----- Document excerpt -----

You Need to Learn to Rest
This week has been hard. Can I be raw? Can I be real with you? Because, sometimes my emotions get bigger than my body. In fact, they get so big that I feel that my physical body will explode. And this is what I‘ve been feeling this week. Everything, every pressure led up to this near explosion.
I had just started a new workout routine that had me getting up at 5:00 am in the morning to get to the gym. I found myself slowly cutting back on sleep, week after week until my body felt completely broken down. I was running on caffeine and carbs just to feel any sort of vaguely alive and awake. It was a dangerous recipe when mixed with a busy season at work, school, and an age-old bipolar diagnosis. I craved rest.
But, I struggled to rest. The self applied pressure I was experiencing to constantly continue being productive, perhaps even perfect, kept me piling my workload high. I kept running–to the gym, to work, to school, to social events. I was hardly staying afloat. I was a caffeine zombie, malnourished and feeling zonked.
However, I write this blog post from vacation. Yes, these last few weeks have been hard, but I made a few changes that allowed me to get through to the other side, to a much needed vacation.

----- Listed records -----

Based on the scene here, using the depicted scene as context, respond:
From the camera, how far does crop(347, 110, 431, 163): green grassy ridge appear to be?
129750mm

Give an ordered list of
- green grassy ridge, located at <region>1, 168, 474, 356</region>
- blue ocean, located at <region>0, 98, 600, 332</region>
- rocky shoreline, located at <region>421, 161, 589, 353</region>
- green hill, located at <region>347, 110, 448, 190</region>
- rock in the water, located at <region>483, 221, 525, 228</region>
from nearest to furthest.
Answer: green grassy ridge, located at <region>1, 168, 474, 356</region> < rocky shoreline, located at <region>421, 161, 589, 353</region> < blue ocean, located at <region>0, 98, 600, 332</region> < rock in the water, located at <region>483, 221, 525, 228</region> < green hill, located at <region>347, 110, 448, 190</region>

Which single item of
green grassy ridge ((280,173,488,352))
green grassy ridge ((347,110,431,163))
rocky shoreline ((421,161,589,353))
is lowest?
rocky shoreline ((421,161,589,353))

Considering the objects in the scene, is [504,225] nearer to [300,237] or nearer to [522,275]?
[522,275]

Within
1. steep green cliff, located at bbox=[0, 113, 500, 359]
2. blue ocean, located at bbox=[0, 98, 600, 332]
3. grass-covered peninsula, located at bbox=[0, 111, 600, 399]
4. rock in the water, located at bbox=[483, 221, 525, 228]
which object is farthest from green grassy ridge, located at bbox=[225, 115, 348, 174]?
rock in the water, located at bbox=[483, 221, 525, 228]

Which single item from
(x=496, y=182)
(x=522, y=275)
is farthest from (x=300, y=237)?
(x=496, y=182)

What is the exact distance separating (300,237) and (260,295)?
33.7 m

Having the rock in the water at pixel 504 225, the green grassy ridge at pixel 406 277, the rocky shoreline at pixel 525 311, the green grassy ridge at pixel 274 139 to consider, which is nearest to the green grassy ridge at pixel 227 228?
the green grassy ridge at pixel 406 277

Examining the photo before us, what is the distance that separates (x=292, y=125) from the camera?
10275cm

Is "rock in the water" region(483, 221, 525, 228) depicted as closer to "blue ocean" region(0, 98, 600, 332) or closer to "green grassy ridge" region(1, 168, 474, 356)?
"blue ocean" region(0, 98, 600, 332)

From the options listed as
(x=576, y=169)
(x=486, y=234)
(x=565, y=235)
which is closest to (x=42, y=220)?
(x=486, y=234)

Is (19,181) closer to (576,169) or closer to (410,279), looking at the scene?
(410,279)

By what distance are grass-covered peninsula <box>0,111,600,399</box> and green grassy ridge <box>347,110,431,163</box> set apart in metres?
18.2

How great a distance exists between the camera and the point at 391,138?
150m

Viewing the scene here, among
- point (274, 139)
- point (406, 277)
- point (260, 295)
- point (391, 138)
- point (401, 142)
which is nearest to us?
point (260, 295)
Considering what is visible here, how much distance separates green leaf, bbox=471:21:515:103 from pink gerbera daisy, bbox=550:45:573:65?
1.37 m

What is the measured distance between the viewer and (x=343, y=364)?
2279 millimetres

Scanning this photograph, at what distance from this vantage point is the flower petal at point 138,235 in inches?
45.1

-----
----- Listed records -----

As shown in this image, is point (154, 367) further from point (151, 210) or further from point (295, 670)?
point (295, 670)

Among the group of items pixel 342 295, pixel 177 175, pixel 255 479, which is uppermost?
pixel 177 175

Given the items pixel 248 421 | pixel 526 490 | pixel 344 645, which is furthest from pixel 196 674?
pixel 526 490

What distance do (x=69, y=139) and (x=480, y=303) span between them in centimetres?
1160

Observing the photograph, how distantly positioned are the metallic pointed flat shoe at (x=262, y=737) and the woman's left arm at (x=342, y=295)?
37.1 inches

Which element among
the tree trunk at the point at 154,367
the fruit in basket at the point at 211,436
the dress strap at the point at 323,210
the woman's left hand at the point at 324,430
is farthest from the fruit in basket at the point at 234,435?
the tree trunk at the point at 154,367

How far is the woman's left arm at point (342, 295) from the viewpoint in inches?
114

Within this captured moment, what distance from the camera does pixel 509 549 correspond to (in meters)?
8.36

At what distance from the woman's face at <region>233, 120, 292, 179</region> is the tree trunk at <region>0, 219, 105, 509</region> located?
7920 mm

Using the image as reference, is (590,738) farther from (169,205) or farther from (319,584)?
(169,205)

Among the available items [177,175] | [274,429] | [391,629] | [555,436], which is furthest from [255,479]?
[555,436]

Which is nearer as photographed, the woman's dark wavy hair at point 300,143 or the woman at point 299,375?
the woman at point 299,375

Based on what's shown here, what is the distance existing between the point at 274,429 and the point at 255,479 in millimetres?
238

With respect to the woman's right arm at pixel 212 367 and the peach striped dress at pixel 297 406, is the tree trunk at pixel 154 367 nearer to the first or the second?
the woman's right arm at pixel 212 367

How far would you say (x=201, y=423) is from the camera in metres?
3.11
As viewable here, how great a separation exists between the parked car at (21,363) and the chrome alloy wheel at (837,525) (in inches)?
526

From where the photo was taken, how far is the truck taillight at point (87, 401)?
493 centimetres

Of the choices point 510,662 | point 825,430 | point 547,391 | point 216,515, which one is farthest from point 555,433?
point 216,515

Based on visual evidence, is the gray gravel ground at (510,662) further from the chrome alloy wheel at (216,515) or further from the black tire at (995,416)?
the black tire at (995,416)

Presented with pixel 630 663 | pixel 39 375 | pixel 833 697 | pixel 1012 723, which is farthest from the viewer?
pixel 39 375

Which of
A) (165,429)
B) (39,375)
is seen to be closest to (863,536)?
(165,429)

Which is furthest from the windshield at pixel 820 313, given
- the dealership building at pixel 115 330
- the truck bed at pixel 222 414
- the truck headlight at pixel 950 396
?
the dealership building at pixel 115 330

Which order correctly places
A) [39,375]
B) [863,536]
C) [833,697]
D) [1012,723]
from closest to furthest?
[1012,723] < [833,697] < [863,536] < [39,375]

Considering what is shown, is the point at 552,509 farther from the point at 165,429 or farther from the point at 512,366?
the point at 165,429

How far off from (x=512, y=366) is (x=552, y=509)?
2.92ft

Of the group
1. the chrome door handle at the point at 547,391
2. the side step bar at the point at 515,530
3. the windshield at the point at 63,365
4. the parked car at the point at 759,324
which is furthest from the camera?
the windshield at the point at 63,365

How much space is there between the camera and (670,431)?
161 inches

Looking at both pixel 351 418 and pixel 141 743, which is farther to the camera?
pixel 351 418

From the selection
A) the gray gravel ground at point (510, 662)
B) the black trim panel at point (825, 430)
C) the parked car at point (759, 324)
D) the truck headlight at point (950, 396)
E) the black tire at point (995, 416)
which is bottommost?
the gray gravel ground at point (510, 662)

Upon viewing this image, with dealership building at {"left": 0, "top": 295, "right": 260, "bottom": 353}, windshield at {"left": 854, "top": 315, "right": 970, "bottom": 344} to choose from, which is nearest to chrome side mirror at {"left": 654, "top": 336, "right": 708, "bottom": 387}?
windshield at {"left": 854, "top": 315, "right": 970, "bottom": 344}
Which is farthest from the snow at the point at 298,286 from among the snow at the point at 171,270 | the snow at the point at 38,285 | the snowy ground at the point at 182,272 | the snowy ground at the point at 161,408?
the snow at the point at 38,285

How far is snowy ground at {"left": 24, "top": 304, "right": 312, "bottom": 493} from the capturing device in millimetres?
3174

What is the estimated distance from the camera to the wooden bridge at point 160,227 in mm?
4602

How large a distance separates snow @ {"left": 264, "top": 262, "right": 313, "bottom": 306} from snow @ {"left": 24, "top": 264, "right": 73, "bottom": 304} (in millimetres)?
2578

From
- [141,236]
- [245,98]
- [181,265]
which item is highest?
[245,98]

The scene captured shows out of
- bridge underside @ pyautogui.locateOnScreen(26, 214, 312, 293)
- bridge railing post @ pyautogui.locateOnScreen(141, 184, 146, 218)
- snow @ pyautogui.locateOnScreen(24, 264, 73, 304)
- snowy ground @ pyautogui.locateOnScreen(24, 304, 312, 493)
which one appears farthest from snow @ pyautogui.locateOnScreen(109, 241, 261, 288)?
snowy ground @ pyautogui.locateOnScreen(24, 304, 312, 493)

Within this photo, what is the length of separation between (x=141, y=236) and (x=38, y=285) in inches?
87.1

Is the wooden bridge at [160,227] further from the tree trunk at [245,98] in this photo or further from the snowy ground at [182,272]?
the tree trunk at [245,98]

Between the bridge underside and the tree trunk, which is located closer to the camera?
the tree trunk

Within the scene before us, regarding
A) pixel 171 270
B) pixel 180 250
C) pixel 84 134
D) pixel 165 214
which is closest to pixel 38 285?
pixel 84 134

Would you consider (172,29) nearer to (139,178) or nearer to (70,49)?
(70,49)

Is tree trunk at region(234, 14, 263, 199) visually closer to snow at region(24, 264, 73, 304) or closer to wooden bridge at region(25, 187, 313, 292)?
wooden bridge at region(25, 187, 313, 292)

-----
----- Listed records -----

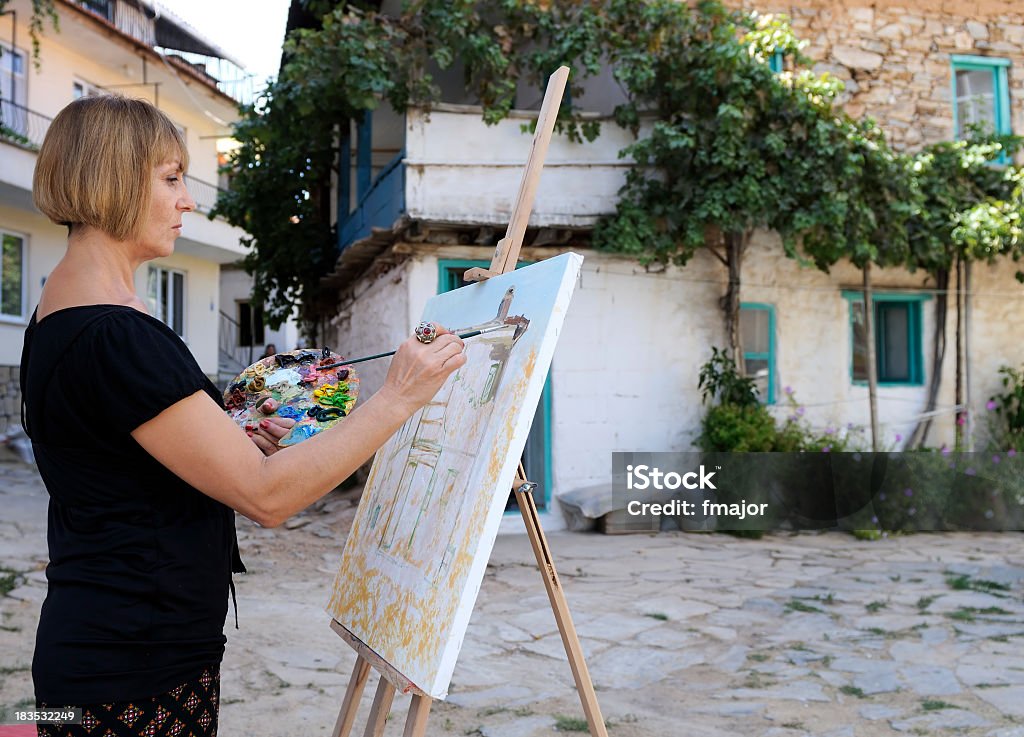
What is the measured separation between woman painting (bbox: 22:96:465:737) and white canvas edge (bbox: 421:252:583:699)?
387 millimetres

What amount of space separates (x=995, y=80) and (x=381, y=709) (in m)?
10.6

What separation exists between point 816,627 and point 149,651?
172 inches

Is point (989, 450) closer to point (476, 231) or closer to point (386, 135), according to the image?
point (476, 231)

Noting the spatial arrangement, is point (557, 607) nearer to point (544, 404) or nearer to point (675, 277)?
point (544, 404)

-----

Assignment 1: Translate this sentence from the blog post about learning to rest into Spanish: "I was hardly staying afloat."
Assignment 2: In the blog post about learning to rest, copy the passage that begins at "But, I struggled" and stops after "much needed vacation.".

Written solution 1: Apenas me mantenía a flote.

Written solution 2:
But, I struggled to rest. The self applied pressure I was experiencing to constantly continue being productive, perhaps even perfect, kept me piling my workload high. I kept running–to the gym, to work, to school, to social events. I was hardly staying afloat. I was a caffeine zombie, malnourished and feeling zonked.
However, I write this blog post from vacation. Yes, these last few weeks have been hard, but I made a few changes that allowed me to get through to the other side, to a much needed vacation.